Saturday, October 3, 2009

Pakistan Gets New Chinese Frigate

Defense News

04/10/08

Pakistan Gets New Chinese Frigate

BY WENDELL MINNICK

TAIPEI - Pakistan's first F-22P Sword-class frigate was launched April 7 during a ceremony at the Hudong Zhonghua Shipyard in Shanghai, China.

The PNS Zulifqar was part of a $750 million deal for four frigates, signed in 2005. Three of the ships will be built in Shanghai, while the fourth will be constructed by Pakistan's Karachi Shipyard and Engineering Works under a technology transfer agreement.

"This is a version of the Jiangwei-class frigates the Chinese have been building since the early 1990s," said Bernard "Bud" Cole, author of "The Great Wall at Sea: China's Navy Enters the 21st Century." "The version being built for Pakistan is probably the Jiangwei II-class."

Cole believes it will be very capable but relatively small at 2,250 tons. Though multimission-capable, "armed with sub-sonic anti-ship missiles (C802), a short-range (and historically not very reliable) anti-aircraft missile system, a single 76mm gun, anti-submarine torpedoes," and able to embark the Z-9 helicopter, the new ships will be "nothing that is going to frighten the Indians," he said.

The frigates will join six Amazon-class frigates built in Britain in the early 1970s, which Pakistan acquired in the early 1990s. Pakistan has no destroyers and a small number of Karachi-built Jalalat-class guided-missile patrol crafts, armed with Chinese-made C-801 (Sardine) anti-ship missiles; and three ex-Chinese Huangfeng class (Chinese Project 21) missile boats, armed with C-201 anti-ship missiles.

Though Pakistan hopes to advance its domestic shipbuilding capability, there are doubts the construction of only one frigate will help. Ayesha Siddiqa, author of "Military Inc.: Inside Pakistan's Military Economy," does not believe Pakistan will benefit from building only one frigate domestically.
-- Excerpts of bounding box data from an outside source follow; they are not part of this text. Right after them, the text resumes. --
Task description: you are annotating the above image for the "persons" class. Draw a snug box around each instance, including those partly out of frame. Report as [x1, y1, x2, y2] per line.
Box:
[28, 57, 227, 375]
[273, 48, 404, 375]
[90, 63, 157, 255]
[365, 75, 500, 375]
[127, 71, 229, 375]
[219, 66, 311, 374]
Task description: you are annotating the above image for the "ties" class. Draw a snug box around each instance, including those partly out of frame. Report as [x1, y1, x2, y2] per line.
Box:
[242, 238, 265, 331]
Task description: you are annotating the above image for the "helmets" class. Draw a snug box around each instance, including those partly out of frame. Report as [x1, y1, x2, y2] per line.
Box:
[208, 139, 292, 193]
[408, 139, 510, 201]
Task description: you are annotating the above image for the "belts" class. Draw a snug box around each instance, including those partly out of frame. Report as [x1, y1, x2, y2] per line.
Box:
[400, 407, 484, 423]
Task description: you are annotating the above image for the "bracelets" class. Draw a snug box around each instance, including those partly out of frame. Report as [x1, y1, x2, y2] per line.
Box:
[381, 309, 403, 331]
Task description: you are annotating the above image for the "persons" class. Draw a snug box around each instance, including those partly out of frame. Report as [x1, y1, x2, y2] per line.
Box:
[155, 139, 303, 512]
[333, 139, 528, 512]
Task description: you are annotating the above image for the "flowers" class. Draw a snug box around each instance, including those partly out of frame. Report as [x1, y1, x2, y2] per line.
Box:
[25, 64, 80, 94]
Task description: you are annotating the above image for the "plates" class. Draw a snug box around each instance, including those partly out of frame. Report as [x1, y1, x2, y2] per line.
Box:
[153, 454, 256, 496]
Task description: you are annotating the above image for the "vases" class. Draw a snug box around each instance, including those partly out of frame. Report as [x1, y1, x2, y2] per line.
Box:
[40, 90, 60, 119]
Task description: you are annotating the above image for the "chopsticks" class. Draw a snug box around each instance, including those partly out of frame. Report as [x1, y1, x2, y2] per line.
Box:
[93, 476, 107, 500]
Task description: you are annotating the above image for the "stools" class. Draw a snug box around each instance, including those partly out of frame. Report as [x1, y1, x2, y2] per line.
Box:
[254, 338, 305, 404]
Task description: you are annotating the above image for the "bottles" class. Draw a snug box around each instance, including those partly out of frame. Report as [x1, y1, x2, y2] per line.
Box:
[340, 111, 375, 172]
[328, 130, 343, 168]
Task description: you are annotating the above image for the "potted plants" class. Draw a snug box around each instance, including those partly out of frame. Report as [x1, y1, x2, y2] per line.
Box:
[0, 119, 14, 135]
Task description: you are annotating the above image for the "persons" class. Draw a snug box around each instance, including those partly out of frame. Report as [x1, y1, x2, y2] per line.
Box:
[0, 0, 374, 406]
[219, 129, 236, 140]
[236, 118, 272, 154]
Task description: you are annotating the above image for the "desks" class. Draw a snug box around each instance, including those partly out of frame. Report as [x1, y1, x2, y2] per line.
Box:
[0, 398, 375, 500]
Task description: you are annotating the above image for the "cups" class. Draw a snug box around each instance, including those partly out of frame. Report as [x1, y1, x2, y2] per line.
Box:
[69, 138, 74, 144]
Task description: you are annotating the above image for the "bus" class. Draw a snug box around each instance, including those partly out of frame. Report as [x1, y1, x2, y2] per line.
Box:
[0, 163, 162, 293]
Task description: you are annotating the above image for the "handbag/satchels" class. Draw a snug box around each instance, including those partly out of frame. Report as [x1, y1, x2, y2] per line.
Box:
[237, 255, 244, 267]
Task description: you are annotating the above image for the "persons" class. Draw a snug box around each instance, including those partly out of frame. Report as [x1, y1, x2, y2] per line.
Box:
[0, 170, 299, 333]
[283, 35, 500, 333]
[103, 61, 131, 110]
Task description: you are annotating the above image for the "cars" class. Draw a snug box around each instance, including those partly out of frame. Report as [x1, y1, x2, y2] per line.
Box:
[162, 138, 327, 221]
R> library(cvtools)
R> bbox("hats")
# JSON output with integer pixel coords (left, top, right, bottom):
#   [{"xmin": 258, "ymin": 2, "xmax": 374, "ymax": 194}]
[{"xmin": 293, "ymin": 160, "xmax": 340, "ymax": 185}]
"I have handled the F-22P frigate case and know the details. And this will not enhance Pakistan's shipbuilding capabilities," said Siddiqa, a defense analyst who once served as Pakistan's director of naval research. "This depends on Pakistan's ability to make more ships and market these, which I do not see happening."

Pakistan's President Pervez Musharraf left April 10 for a six-day official visit to China, where he will meet with Chinese President Hu Jintao and Premier Wen Jiabao to discuss defense and economic ties. The Pakistan delegation includes Defense Minister Chaudhry Ahmed Mukhtar and Foreign Minister Shah Mahmood Qureshi.

Siddiqa said the "mainstay of Pakistan-China relations is defense relations. The economic relations are a new dimension. [And the] sale to Pakistan attracts new buyers for China."

Cole believes the recent frigate sale is "the latest iteration of Chinese arms sales to Pakistan - the most advanced surface combatant sold to Islamabad. It demonstrates China's continued support for Pakistan [and] indicates Beijing's willingness to sell the Jiangwei class, which is advanced over previous sales of warships to other nations that have been limited to the much older, much less-capable Jianghu-class frigate."

Pakistan and China are also working on a joint fighter build program, dubbed the JF-17 Thunder in Pakistan and the Chengdu FC-1 Fierce Dragon (Xiaolong) in China.

Despite Pakistan's continued and growing relationship with China, the United States continues to work closely with the Pakistan military. On the same day the F-22P was launched in Shanghai, the Pakistan Air Force took delivery of new Lockheed Martin TPS-77 3-D, transportable, long-range air surveillance radars. Pakistan ordered six radars in 2005 in an $89 million U.S. Foreign Military Sales contract.